Transcribe the passage on the LIBINT library interface word for word, from "So let's look" to "higher precision calculations.".

Excerpted passage
════
Prototypes for externaly accessible functions of \LIBINT's components are contained
in header files \libinth\, \libderivh\, and \librijh . Although \LIBINT's
machine generated source is written in C++, functions and data structures of
the external interface are linked according to C convention, which simplifies
its use in C and FORTRAN programs.

So let's look at header file \libinth. Inside the standard header wrappers,
library static parameters are {\tt define}d:
\begin{verbatim}
#define REALTYPE double
#define LIBINT_MAX_AM 8
#define LIBINT_OPT_AM 5
\end{verbatim}
These parameters depend on how library was configured before compilation (see compilation manual).
The first macro is the basic datatype for real numbers that \LIBINT\ uses
to compute integrals. It can be {\tt double} or {\tt long double}. With some compilers, e.g.
IBM Visual Age C++, the latter datatype allows higher precision calculations.
Macro {\tt LIBINT\_MAX\_AM} specifies the
maximum angular momentum + 1 of basis functions for which
electron repulsion integrals can be computed. Hence in this example up to $k$ functions ($L_{\rm max}=7$)
can be handled.

Before any component of \LIBINT\ can be used some static data has to be initialized
via a corresponding function call. That function for \libint\ is
\begin{verbatim}
void init_libint_base();
\end{verbatim}
After {\tt init\_libint\_base()} has been called one has to initialize one or several corresponding
integrals evaluator objects. Objects are ``constructed' and ``destructed'' by calling
the following functions
\begin{verbatim}
int  init_libint(Libint_t *, int max_am, int max_num_prim_comb);
void free_libint(Libint_t *);
\end{verbatim}
The first argument to either function is the pointer to the object.
Second and third arguments to {\tt init\_libint()} are the maximum angular momentum
of the basis functions to be handled by this object and the maximum number of
combinations of primitives per shell quartet that this object will handle.
════
Recorded information
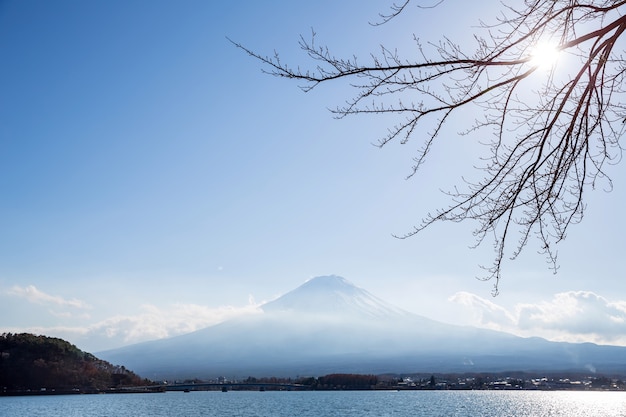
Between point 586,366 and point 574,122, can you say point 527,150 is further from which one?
point 586,366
════
Problem solution
So let's look at header file \libinth. Inside the standard header wrappers,
library static parameters are {\tt define}d:
\begin{verbatim}
#define REALTYPE double
#define LIBINT_MAX_AM 8
#define LIBINT_OPT_AM 5
\end{verbatim}
These parameters depend on how library was configured before compilation (see compilation manual).
The first macro is the basic datatype for real numbers that \LIBINT\ uses
to compute integrals. It can be {\tt double} or {\tt long double}. With some compilers, e.g.
IBM Visual Age C++, the latter datatype allows higher precision calculations.